* EXPLORE THE MATERIAL
- 1) Can you transcribe the section of the audio format thread that opens with the words containing "## Zangetsu (Sep" and closes with "and .MP3 format."?
- 2) Could you pick up the audio format thread after its last line and keep it going?

* TEXT
══════════════════════════════
# Audio Format Comparison



## Faun (Sep 4, 2015)

Reference file is "Dangerous by MJ"
FLAC 24 bit 5011kbp 250MB 



> *i.imgur.com/RM9StPE.png
> 24 bit 5011kbp FLAC 250 MB
> 
> Peaks go well until 96KHz. Not shown in the image.



Compressed MP3s


> *i.imgur.com/WQVWVzo.png
> 320 kbps MP3 CBR 16 MB
> Peaks cut off at 20KHz





> *i.imgur.com/A5iLiYU.png
> 225 kbps MP3 VBR 11.8 MB





> *i.imgur.com/1VubP58.png
> 190 kbps MP3 VBR 10.2 MB





> *i.imgur.com/Tkdr55v.png
> 128 kbps MP3 VBR 7.24 MB





> *i.imgur.com/0Bsm1Ao.png
> 64 kbps MP3 VBR 3.7 MB
> 10KHz is the cut off limit for peaks.


----------



## Anorion (Sep 4, 2015)

hear the difference
[YOUTUBE]UoBPNTAFZMo[/YOUTUBE]


----------



## ravimadrad (Sep 6, 2015)

Always use .WAV but the average person is not going to hear the difference between 320kps and 16bit .WAV


----------



## The Incinerator (Sep 6, 2015)

But if you have the source, amp and speakers you will hear even the minutest of details and the vast expansive soundstage without the compression. Its not for no reason people buy DSD or SACD players. The best "digital" music format on earth. Im strictly talking about the 2 channel layer here.


----------



## Faun (Sep 6, 2015)

The Incinerator said:


> But if you have the source, amp and speakers you will hear even the minutest of details and the vast expansive soundstage without the compression. Its not for no reason people buy DSD or SACD players. The best "digital" music format on earth. Im strictly talking about the 2 channel layer here.



I go for FLAC at the minimum because it's lossless. Else 320 kbps in rare cases but nothing lesser than that. Never found any discernible difference. I use a fairly expensive setup.

It's debatable that we can hear beyond 22KHz. There is little use of storing the information beyond that for music except if it's a master copy. Sample rate of 44100 Hz is good enough. Bit depth at 16 is enough for dynamic range.

If you can hear the difference then it's great but I never actually found the need to go over normal FLAC files. It's just a waste of space.

I do have some 192KHz/24bit files.


----------



## Zangetsu (Sep 7, 2015)

No doubt about the quality of FLAC but it takes a lot of space and in cellphones one cannot have all the songs in FLAC format.

so, to utilize space I sometimes use .M4A format and .MP3 format.
══════════════════════════════
* RECORD EXTRACTS
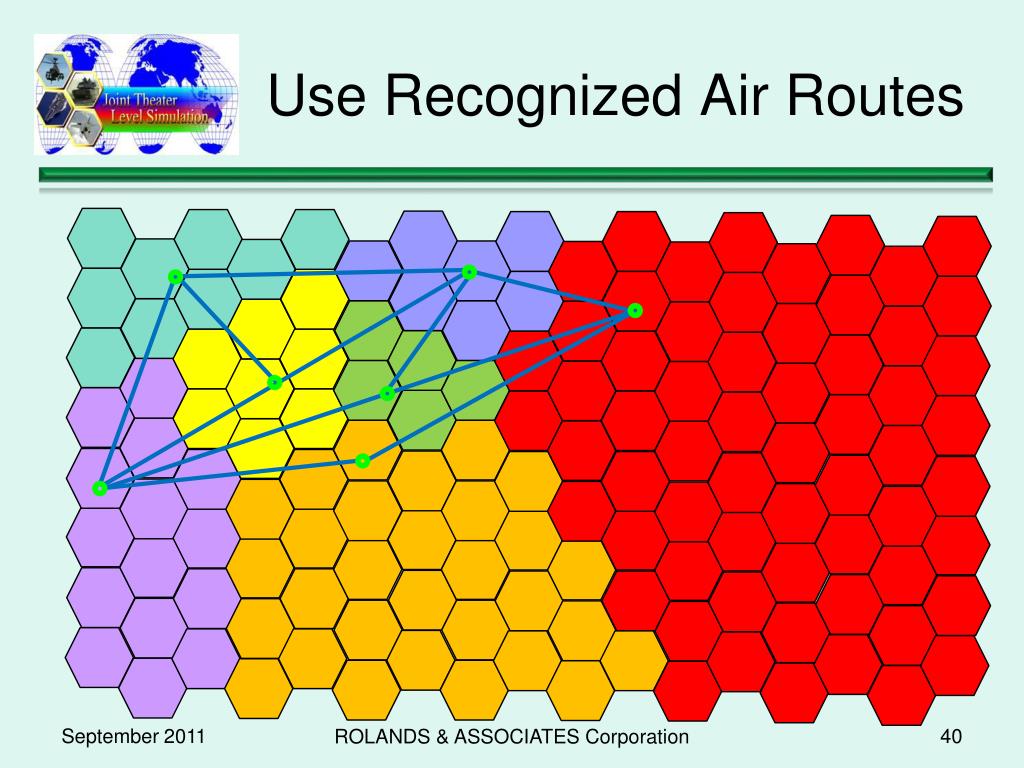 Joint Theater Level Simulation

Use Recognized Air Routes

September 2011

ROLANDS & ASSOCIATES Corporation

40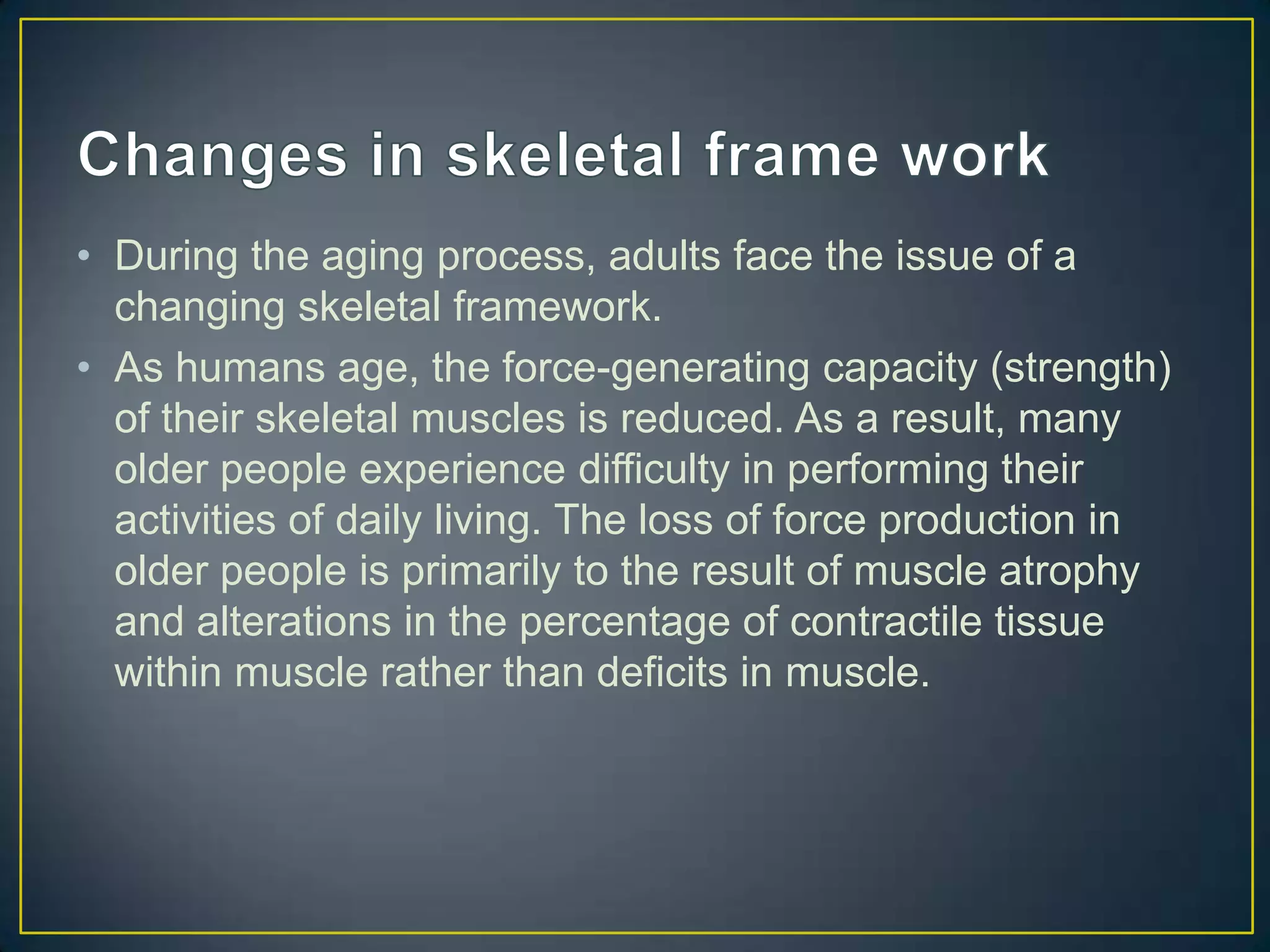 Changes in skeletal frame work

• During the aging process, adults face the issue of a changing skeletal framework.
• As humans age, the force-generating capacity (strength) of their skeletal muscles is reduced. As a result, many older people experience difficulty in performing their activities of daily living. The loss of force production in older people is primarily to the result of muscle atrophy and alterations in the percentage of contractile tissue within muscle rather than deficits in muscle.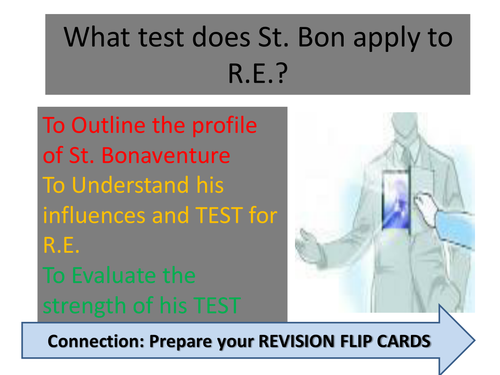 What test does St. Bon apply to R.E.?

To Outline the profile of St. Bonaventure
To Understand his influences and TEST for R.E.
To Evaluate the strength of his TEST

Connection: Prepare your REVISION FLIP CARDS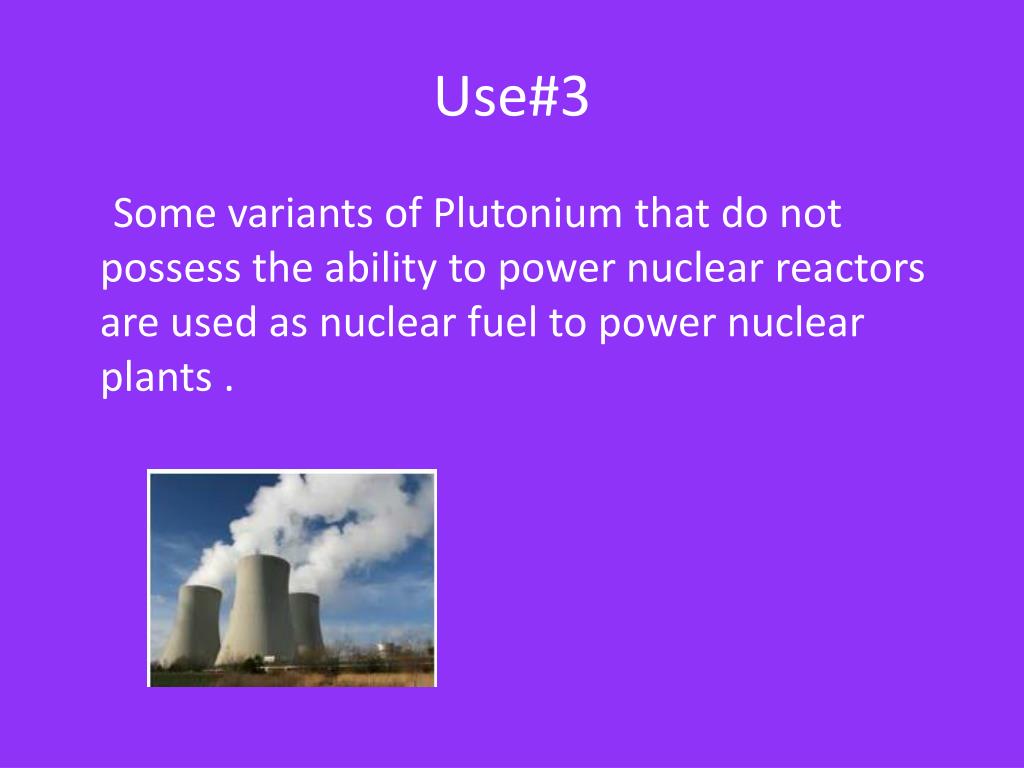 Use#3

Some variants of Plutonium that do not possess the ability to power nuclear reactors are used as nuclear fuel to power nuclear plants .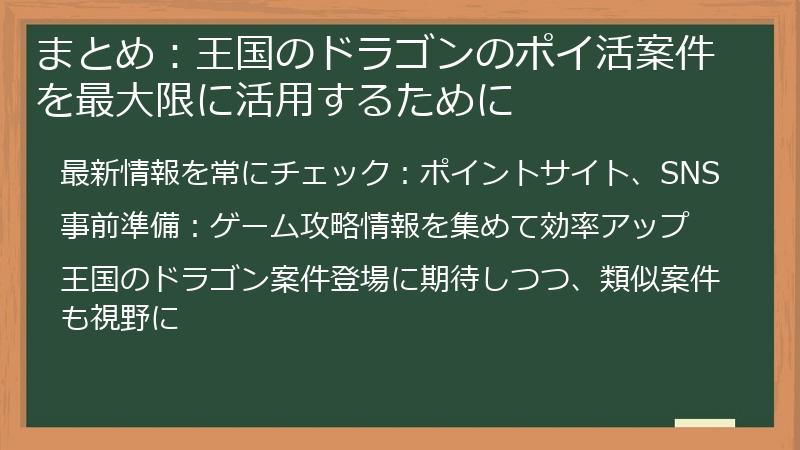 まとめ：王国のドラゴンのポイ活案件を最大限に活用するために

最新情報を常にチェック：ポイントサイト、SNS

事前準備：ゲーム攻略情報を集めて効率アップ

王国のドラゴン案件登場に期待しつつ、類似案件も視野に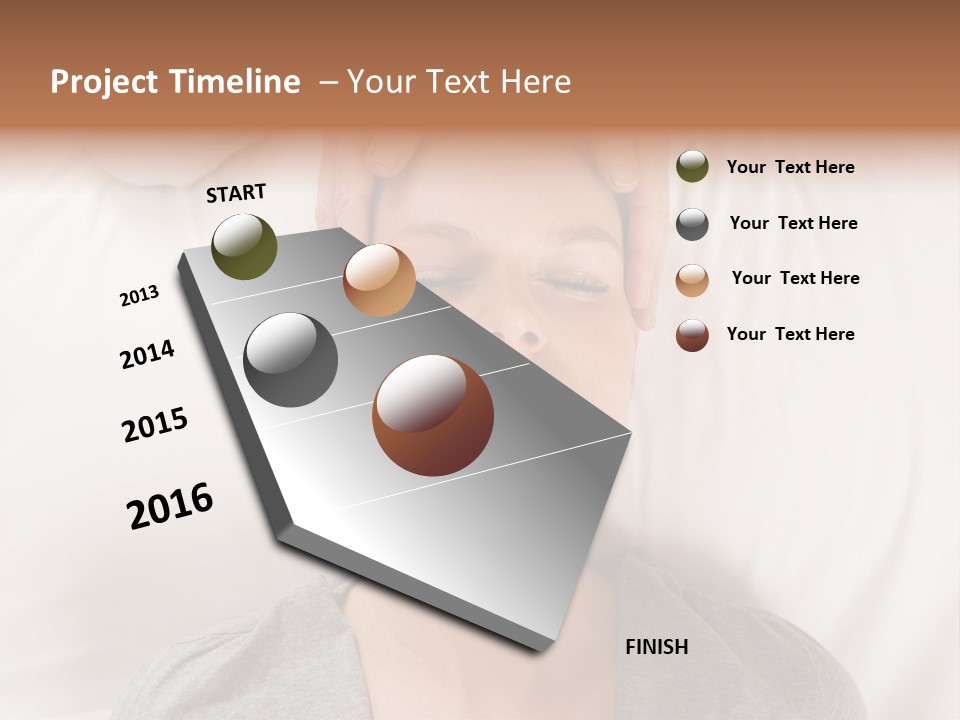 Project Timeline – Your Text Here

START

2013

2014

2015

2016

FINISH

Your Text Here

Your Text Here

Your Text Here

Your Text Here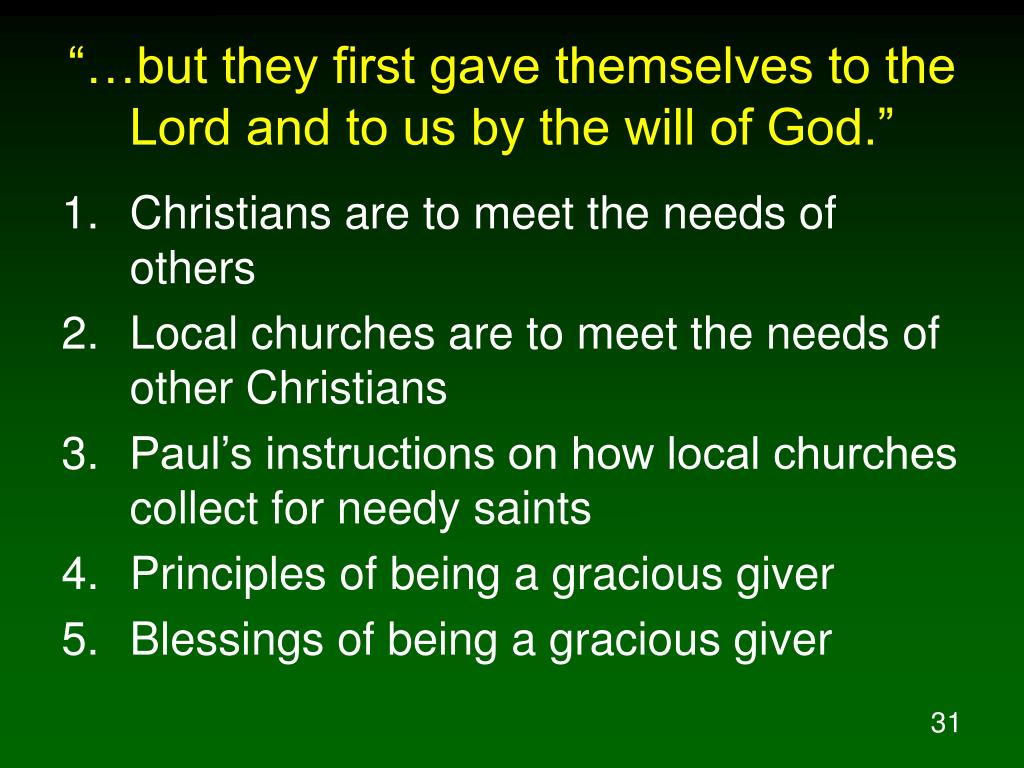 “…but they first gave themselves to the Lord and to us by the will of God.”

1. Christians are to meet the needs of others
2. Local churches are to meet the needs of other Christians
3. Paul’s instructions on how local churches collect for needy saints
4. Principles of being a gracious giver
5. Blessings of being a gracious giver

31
══════════════════════════════
* RESPONSES
- 1)
## Zangetsu (Sep 7, 2015)

No doubt about the quality of FLAC but it takes a lot of space and in cellphones one cannot have all the songs in FLAC format.

so, to utilize space I sometimes use .M4A format and .MP3 format.

- 2)
320Kbps bit rate is excellent but sometimes 192Kbps does well also.


----------



## hitesh (Sep 7, 2015)

[MENTION=20614]Faun[/MENTION]
What is your audio setup ?


----------



## Faun (Sep 7, 2015)

hitesh said:


> [MENTION=20614]Faun[/MENTION]
> What is your audio setup ?



UM Miracle/Merlin < LEAR FSM02 V2 (with MUSES01 OPAMP) < Sony NWZ ZX1

UM Miracle/Merlin [< LEAR FSM02 V2 (with MUSES01 OPAMP ] < Asus Xonar STX ( I/V Opamps - AD8620ARZ, Buffer - MUSES02 ) < Foobar 2000 ( ASIO output )

[] indicates I use it optionally.


----------



## The Incinerator (Sep 10, 2015)

Faun said:


> I go for FLAC at the minimum because it's lossless. Else 320 kbps in rare cases but nothing lesser than that. Never found any discernible difference. I use a fairly expensive setup.
> 
> It's debatable that we can hear beyond 22KHz. There is little use of storing the information beyond that for music except if it's a master copy. Sample rate of 44100 Hz is good enough. Bit depth at 16 is enough for dynamic range.
> 
> ...



Its not only about hearing beyond 22Khz. Its how that 22Khz is reached and presented. Its not about Dynamic sounding at 16 bits or 24 bits or 32 bits but how to keep composure at those dynamic ranges and present that soundstage. So you have to have a very good audio chain altogether which need not be expensive but have the correct synergy between them. Get out of iem/headphone based audio system and get a proper stereo (full range if possible) setup to hear what SACD or DSD can do and what sound stage magic in real space is. Its mesmerizing.

Its just an advise get an entry level SACD set up with a  Marantz PM6005 or Yamaha AS 500 and a SACD player from either of the brand great Interconnects from Kimber,VDH or Chord connect them to a Q accoustics 2050 or the upcoming Andrew Jones designed ELAC F6/B5. Later on move on to Ribbon Tweeters for the real thing.


----------



## tkin (Sep 10, 2015)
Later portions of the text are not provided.